[Set problem]: Beginning with the line containing "What one of" and ending with the last line of the records, set down every line exactly.

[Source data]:
--- start ---
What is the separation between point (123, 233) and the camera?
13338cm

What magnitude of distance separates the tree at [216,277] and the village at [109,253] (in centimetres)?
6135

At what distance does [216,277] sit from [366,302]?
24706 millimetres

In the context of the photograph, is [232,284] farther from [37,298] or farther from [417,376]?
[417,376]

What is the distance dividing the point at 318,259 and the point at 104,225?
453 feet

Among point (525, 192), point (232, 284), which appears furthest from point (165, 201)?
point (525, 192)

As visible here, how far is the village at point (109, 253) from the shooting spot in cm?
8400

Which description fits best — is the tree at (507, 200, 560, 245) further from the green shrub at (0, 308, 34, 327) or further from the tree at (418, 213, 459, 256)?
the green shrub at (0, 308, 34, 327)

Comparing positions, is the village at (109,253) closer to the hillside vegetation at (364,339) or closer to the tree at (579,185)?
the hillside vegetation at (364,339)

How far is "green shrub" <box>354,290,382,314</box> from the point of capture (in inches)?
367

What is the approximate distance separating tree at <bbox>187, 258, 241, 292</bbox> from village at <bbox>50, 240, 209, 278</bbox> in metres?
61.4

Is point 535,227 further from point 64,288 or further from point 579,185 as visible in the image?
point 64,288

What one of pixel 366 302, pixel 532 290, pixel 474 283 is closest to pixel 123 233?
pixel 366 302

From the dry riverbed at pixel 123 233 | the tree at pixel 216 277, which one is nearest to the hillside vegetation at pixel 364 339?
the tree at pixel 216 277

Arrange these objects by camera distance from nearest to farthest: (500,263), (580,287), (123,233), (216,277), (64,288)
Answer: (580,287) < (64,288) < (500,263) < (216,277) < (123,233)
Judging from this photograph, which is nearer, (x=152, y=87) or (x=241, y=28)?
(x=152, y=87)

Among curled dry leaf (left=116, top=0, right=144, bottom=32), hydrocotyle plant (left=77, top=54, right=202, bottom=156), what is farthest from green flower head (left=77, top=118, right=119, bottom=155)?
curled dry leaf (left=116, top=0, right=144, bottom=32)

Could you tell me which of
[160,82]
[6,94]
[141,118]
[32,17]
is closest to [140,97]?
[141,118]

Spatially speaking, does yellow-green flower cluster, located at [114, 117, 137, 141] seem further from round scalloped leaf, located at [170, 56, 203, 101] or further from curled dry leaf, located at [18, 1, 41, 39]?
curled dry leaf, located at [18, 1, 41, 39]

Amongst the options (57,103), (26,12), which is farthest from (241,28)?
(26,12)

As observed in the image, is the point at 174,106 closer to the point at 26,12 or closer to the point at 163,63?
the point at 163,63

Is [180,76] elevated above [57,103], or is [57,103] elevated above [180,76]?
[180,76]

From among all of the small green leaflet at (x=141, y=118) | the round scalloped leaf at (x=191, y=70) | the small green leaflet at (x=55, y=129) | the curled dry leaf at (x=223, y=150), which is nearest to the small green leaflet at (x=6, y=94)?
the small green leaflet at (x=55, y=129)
--- end ---
[Exercise result]:
What one of pixel 366 302, pixel 532 290, pixel 474 283 is closest to pixel 123 233?
pixel 366 302

From the dry riverbed at pixel 123 233 | the tree at pixel 216 277, which one is nearest to the hillside vegetation at pixel 364 339?
the tree at pixel 216 277

Arrange these objects by camera distance from nearest to farthest: (500,263), (580,287), (123,233), (216,277), (64,288)
Answer: (580,287) < (64,288) < (500,263) < (216,277) < (123,233)
Judging from this photograph, which is nearer, (x=152, y=87) or (x=241, y=28)?
(x=152, y=87)

Among curled dry leaf (left=116, top=0, right=144, bottom=32), hydrocotyle plant (left=77, top=54, right=202, bottom=156), what is farthest from green flower head (left=77, top=118, right=119, bottom=155)?
curled dry leaf (left=116, top=0, right=144, bottom=32)

Could you tell me which of
[160,82]
[6,94]
[141,118]
[32,17]
is closest to [140,97]?
[141,118]

Spatially speaking, does yellow-green flower cluster, located at [114, 117, 137, 141] seem further from round scalloped leaf, located at [170, 56, 203, 101] or further from curled dry leaf, located at [18, 1, 41, 39]?
curled dry leaf, located at [18, 1, 41, 39]

Amongst the options (57,103), (26,12), which is farthest from (241,28)?
(26,12)

As observed in the image, is the point at 174,106 closer to the point at 26,12 or closer to the point at 163,63?
the point at 163,63

Is [180,76] elevated above [57,103], or is [57,103] elevated above [180,76]?
[180,76]

From among all of the small green leaflet at (x=141, y=118) | the round scalloped leaf at (x=191, y=70) | the small green leaflet at (x=55, y=129) | the curled dry leaf at (x=223, y=150), which is nearest to the small green leaflet at (x=6, y=94)?
the small green leaflet at (x=55, y=129)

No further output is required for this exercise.